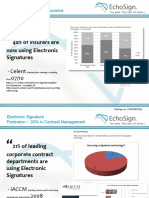 Electronic Signature Adoption in Insurance, Sales, Financial Services, and More
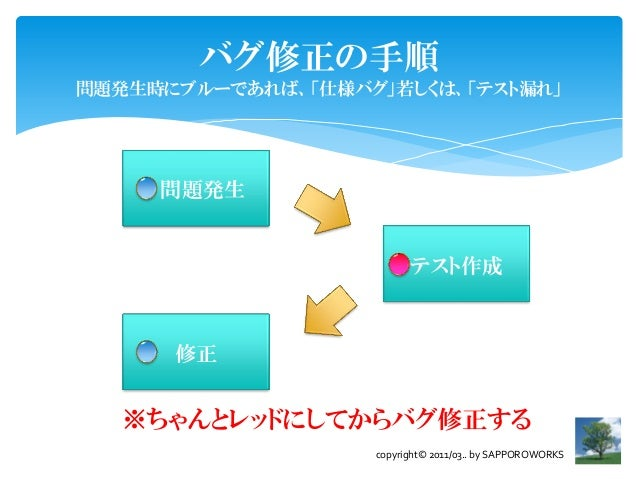 バグ修正の手順問題発生時にブルーであれば、「仕様バグ」若しくは、「テスト漏れ」     問題発生                         テスト作成      修正   ※ちゃんとレッドにしてからバグ修正する              ...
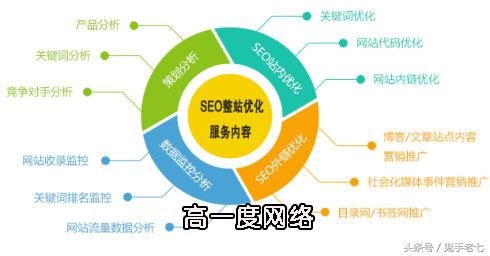 企业网站排名SEO优化之稳定的几大因素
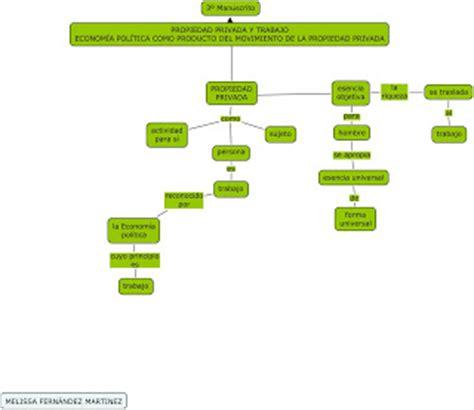 Dialektika Marxis By George Lukacs mart 237 nez mapas conceptuales de el curso de marxismo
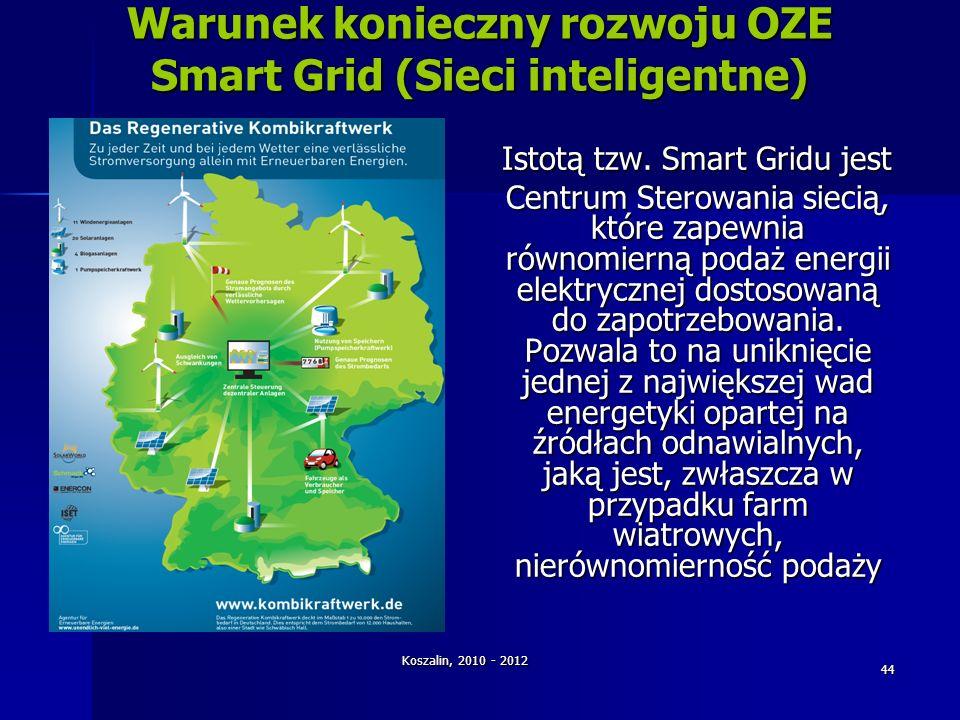 Koszalin, 2010 - 2012 44 Warunek konieczny rozwoju OZE Smart Grid (Sieci inteligentne) Istotą tzw. Smart Gridu jest Centrum Sterowania siecią, które z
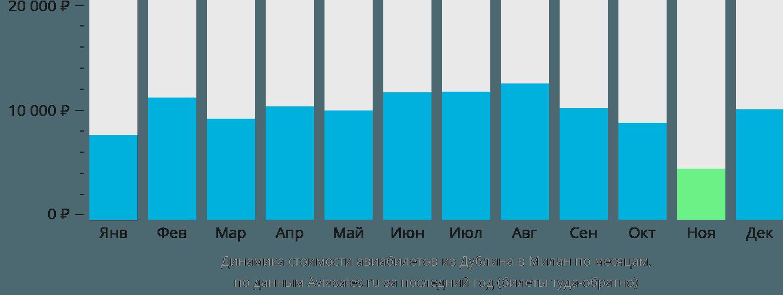 Динамика стоимости авиабилетов из Дублина в Милан по месяцам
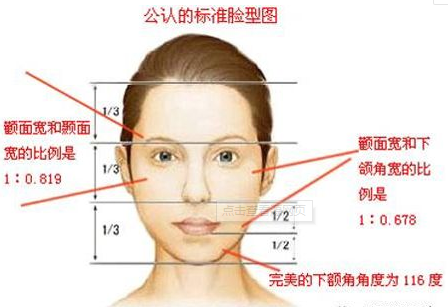 磨骨瘦脸手术可怕吗 你对磨骨?#31169;?#22810;少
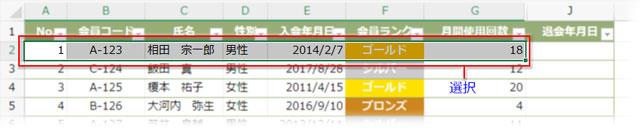1行目の「退会年月日」フィールドを除いたセル範囲を選択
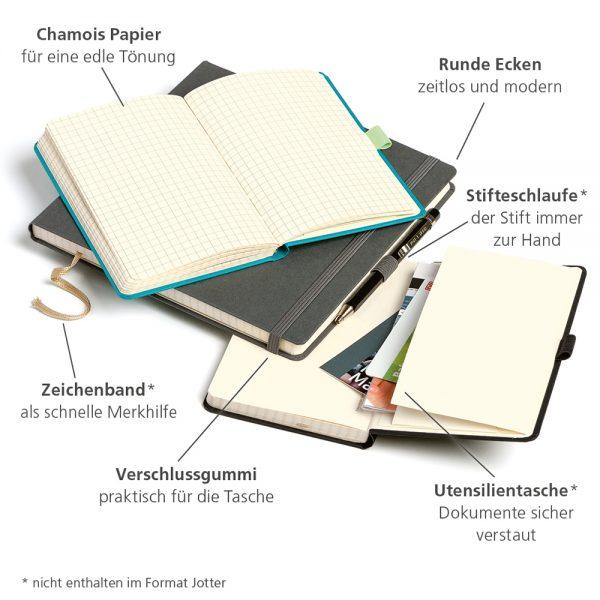 Notizbücher - Ausstattung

##########

> _What is needed_
Nothing but the records themselves, exact and complete, should be returned; leave the pictures out.

> _Result of this task_
 Electronic Signature Adoption in Insurance, Sales, Financial Services, and More
 バグ修正の手順問題発生時にブルーであれば、「仕様バグ」若しくは、「テスト漏れ」     問題発生                         テスト作成      修正   ※ちゃんとレッドにしてからバグ修正する              ...
 企业网站排名SEO优化之稳定的几大因素
 Dialektika Marxis By George Lukacs mart 237 nez mapas conceptuales de el curso de marxismo
 Koszalin, 2010 - 2012 44 Warunek konieczny rozwoju OZE Smart Grid (Sieci inteligentne) Istotą tzw. Smart Gridu jest Centrum Sterowania siecią, które z
 Динамика стоимости авиабилетов из Дублина в Милан по месяцам
 磨骨瘦脸手术可怕吗 你对磨骨?#31169;?#22810;少
1行目の「退会年月日」フィールドを除いたセル範囲を選択
 Notizbücher - Ausstattung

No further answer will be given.